**SHORT TASK**
Which lines below contain the word "head"? Pull each of them out in full.

## START DATA FOR THIS TASK

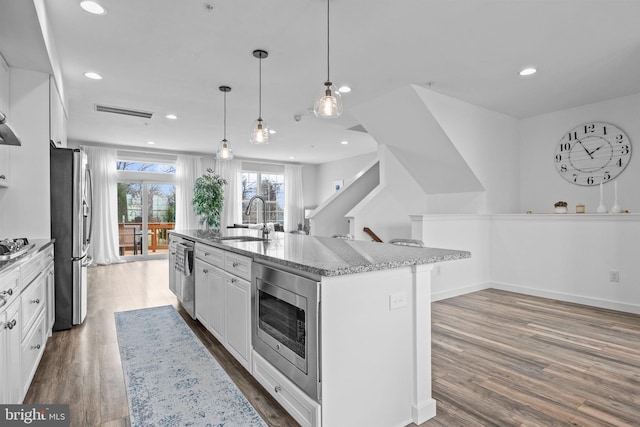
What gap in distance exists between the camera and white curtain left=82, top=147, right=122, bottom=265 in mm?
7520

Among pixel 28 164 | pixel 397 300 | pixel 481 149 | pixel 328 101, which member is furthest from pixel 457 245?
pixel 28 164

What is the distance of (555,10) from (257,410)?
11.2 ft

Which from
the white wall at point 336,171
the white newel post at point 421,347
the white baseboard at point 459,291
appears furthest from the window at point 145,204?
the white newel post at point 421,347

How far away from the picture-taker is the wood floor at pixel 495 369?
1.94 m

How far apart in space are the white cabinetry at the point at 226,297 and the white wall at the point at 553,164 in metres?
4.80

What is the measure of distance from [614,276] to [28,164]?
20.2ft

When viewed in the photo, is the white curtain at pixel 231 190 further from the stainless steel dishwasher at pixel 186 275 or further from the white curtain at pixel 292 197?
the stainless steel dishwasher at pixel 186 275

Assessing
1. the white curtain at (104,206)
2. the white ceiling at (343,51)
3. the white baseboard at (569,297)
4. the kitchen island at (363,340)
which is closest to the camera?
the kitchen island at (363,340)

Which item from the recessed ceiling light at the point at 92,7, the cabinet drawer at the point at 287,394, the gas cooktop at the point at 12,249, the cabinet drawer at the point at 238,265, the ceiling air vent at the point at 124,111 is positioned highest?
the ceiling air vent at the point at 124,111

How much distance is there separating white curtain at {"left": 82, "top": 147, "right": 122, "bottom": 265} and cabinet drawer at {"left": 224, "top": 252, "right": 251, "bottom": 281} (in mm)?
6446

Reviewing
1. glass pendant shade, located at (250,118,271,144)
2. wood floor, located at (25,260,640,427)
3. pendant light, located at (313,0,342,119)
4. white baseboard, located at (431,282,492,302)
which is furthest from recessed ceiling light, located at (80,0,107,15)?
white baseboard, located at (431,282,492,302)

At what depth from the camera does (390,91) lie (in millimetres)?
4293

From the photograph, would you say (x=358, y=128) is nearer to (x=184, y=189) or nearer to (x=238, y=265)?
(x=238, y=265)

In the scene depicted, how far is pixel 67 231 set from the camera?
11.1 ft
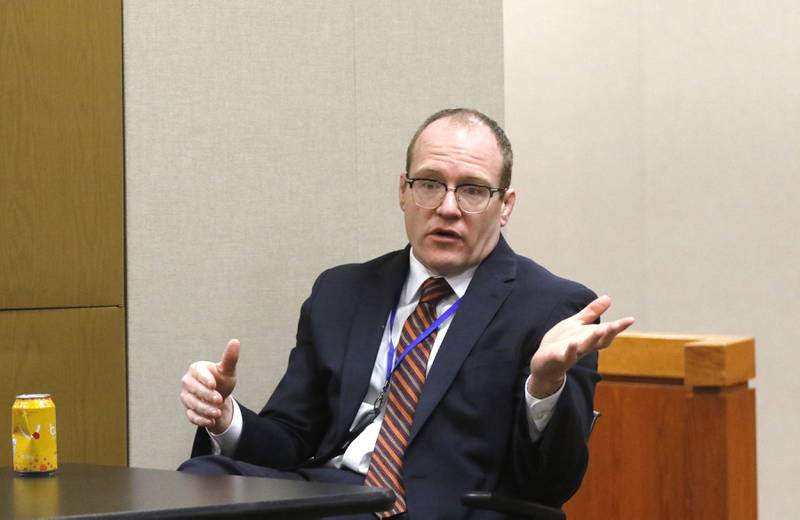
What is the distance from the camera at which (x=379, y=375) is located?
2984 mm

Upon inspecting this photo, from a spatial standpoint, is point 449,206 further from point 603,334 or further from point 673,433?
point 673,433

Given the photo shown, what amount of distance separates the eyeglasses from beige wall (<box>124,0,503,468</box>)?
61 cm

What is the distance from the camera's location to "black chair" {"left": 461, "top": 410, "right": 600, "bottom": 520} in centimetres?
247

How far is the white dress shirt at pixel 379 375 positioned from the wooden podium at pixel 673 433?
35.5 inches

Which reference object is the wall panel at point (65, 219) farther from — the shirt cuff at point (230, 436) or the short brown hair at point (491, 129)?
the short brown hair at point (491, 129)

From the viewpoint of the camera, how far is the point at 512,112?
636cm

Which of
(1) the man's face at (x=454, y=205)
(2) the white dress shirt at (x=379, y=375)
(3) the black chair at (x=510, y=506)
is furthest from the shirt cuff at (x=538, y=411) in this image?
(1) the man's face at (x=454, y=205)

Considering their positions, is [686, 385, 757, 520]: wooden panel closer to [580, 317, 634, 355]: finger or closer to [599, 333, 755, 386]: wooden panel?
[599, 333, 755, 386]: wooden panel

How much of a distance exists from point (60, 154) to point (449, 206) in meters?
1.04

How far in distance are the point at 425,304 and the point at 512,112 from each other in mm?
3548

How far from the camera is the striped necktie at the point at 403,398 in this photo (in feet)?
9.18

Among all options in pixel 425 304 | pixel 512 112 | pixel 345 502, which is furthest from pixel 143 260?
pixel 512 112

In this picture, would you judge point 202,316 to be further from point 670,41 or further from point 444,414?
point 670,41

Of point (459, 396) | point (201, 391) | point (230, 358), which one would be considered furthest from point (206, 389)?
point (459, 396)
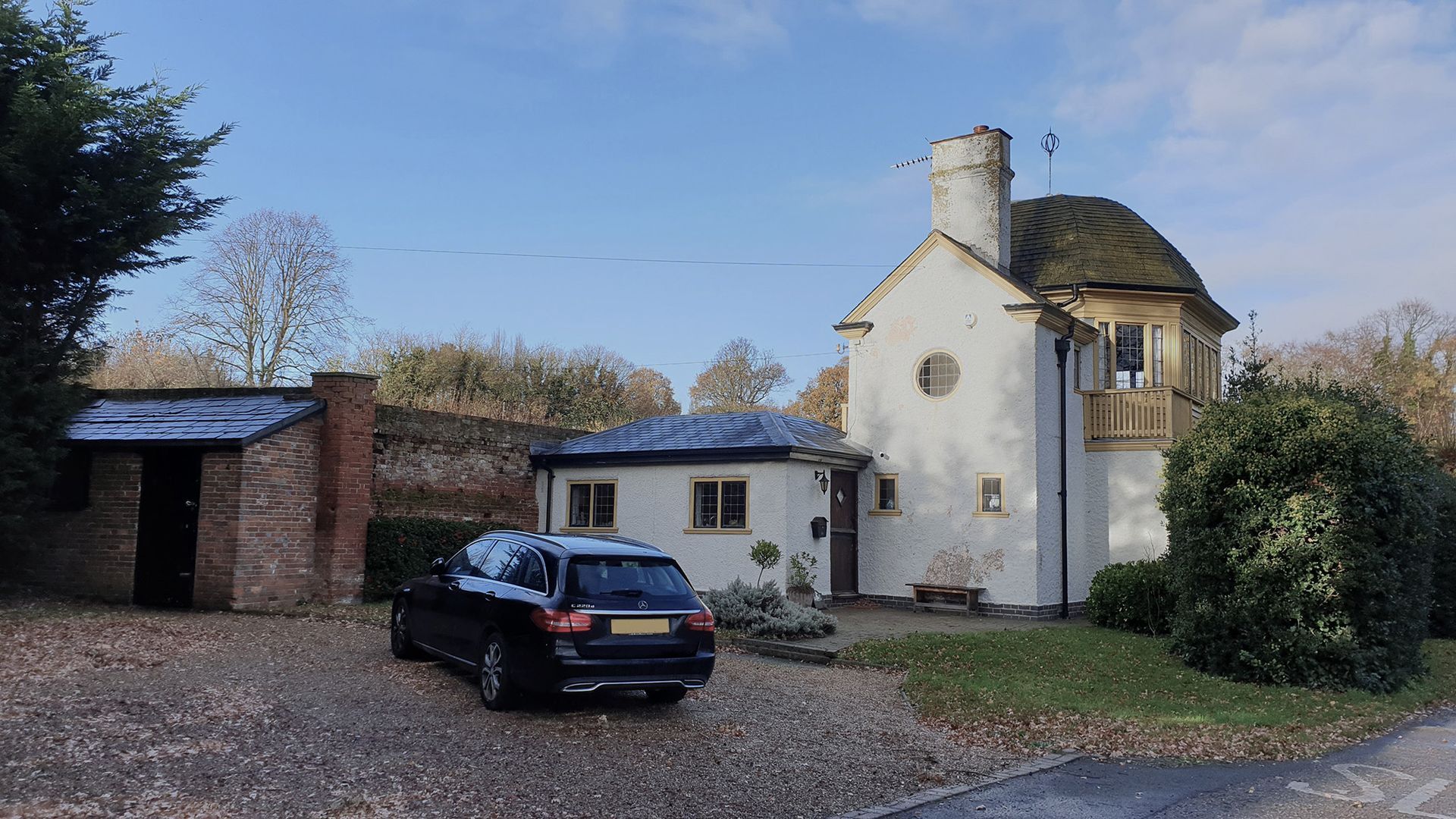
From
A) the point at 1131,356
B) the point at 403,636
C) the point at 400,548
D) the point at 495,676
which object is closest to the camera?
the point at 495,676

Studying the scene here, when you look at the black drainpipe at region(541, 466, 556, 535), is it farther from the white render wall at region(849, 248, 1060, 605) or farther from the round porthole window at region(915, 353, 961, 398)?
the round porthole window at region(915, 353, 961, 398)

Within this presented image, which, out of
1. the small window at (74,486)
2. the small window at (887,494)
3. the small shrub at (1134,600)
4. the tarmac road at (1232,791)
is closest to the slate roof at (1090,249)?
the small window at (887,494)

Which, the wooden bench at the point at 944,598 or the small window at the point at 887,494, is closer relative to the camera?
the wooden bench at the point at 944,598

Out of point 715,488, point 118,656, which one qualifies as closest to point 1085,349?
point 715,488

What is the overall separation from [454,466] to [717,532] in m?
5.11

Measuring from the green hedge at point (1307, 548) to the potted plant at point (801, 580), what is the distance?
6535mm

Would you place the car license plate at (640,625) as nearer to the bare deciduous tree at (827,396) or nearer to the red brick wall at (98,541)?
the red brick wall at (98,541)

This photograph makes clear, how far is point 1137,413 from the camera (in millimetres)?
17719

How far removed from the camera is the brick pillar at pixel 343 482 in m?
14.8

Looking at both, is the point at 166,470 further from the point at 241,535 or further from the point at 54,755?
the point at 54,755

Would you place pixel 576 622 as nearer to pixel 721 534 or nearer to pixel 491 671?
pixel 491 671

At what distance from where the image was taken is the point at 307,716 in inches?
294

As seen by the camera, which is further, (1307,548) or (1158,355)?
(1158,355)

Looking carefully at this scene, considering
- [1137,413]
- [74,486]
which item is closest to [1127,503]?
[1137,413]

## END DATA FOR THIS TASK
## START DATA FOR THIS TASK

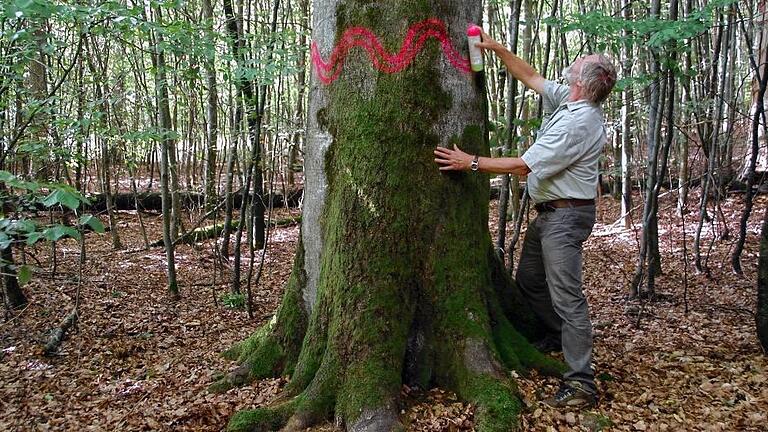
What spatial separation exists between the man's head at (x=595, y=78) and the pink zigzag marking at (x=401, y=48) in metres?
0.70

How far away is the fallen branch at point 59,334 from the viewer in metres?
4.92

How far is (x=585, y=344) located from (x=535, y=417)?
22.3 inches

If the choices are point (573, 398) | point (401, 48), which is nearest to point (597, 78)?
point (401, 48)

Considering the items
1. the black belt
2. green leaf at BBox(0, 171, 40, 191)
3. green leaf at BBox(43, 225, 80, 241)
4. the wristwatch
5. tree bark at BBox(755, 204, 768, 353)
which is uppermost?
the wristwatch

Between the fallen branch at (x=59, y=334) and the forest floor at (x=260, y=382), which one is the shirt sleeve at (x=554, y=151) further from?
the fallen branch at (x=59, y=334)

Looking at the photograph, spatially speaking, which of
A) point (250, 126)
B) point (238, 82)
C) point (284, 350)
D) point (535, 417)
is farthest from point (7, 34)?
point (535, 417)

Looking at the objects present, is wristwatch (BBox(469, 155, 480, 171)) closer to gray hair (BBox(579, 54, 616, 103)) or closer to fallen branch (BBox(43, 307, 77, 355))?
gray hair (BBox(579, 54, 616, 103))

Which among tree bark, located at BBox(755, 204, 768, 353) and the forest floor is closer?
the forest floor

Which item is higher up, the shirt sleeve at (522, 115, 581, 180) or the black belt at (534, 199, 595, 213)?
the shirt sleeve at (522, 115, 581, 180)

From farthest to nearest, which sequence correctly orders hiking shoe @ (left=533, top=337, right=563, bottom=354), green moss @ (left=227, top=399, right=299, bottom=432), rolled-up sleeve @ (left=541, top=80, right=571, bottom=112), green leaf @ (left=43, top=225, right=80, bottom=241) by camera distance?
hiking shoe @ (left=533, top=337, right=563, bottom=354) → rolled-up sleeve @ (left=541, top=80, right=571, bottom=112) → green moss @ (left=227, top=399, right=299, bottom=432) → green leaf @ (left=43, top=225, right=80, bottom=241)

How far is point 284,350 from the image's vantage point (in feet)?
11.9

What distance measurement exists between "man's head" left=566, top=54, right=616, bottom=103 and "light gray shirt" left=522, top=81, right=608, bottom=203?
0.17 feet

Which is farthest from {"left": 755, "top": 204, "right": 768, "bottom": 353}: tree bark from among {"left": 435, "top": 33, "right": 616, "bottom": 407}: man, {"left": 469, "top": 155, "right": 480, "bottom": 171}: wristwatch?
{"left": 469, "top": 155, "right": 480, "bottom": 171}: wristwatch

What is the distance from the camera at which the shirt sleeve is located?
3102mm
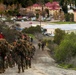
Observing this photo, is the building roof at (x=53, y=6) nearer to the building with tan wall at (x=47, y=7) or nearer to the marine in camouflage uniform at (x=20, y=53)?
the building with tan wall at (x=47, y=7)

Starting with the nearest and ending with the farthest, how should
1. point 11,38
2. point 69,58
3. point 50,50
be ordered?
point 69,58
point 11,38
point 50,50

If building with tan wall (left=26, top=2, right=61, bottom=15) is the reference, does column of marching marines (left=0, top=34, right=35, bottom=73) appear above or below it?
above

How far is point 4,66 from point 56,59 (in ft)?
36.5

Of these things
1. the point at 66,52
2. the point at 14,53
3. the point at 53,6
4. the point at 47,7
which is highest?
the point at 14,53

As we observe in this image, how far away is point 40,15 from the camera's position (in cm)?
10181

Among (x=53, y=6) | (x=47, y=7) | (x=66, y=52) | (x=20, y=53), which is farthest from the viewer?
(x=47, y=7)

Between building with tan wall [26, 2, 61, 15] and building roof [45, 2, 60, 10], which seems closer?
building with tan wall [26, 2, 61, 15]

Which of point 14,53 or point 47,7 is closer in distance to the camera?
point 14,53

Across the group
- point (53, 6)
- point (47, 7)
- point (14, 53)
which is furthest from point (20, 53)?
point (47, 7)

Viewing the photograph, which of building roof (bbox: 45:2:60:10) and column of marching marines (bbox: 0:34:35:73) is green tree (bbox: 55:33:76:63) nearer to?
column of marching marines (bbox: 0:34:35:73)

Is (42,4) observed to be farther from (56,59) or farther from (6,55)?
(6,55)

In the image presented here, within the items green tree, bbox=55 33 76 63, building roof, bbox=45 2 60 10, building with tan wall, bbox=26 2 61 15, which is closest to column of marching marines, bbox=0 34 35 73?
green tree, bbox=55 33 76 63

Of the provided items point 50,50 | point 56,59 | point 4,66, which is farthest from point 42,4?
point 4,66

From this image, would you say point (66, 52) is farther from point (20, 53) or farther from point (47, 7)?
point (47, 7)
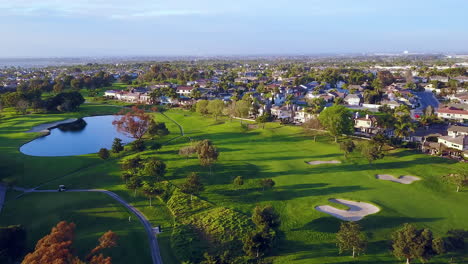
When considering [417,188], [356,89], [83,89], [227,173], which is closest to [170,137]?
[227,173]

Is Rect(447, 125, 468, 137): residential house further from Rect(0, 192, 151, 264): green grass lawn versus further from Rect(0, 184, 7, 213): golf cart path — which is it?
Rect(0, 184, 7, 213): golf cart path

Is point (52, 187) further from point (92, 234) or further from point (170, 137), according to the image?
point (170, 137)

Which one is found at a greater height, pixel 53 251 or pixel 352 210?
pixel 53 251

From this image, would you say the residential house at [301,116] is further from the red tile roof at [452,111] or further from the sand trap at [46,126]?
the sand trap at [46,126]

## END DATA FOR THIS TASK
## START DATA FOR THIS TASK

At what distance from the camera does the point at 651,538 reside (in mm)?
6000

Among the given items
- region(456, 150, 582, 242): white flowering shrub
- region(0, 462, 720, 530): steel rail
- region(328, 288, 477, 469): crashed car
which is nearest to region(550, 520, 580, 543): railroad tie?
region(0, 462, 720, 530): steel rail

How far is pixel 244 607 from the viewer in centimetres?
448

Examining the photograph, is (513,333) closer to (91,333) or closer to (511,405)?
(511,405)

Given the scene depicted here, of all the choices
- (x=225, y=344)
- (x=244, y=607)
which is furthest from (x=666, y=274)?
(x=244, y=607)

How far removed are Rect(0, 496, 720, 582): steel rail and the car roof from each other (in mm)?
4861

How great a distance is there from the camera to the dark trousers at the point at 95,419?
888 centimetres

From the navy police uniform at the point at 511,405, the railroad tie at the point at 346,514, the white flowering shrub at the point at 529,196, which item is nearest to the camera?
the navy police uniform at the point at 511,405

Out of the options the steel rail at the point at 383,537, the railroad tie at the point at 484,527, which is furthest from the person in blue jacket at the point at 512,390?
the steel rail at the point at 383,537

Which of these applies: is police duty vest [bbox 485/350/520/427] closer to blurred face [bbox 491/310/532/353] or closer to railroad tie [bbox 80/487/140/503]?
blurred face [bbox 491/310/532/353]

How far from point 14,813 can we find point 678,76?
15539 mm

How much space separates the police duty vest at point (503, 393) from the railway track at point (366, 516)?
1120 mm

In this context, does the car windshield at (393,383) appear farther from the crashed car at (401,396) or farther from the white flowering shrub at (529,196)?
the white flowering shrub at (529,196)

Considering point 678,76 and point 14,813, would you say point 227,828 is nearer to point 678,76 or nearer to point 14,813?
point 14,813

## END DATA FOR THIS TASK

**RESULT OF THIS TASK**
What spatial separation exists between the man's head at (x=595, y=78) and the pink zigzag marking at (x=401, y=48) in metres?
What distance measurement exists between "man's head" left=566, top=54, right=616, bottom=103 and "light gray shirt" left=522, top=81, right=608, bottom=203?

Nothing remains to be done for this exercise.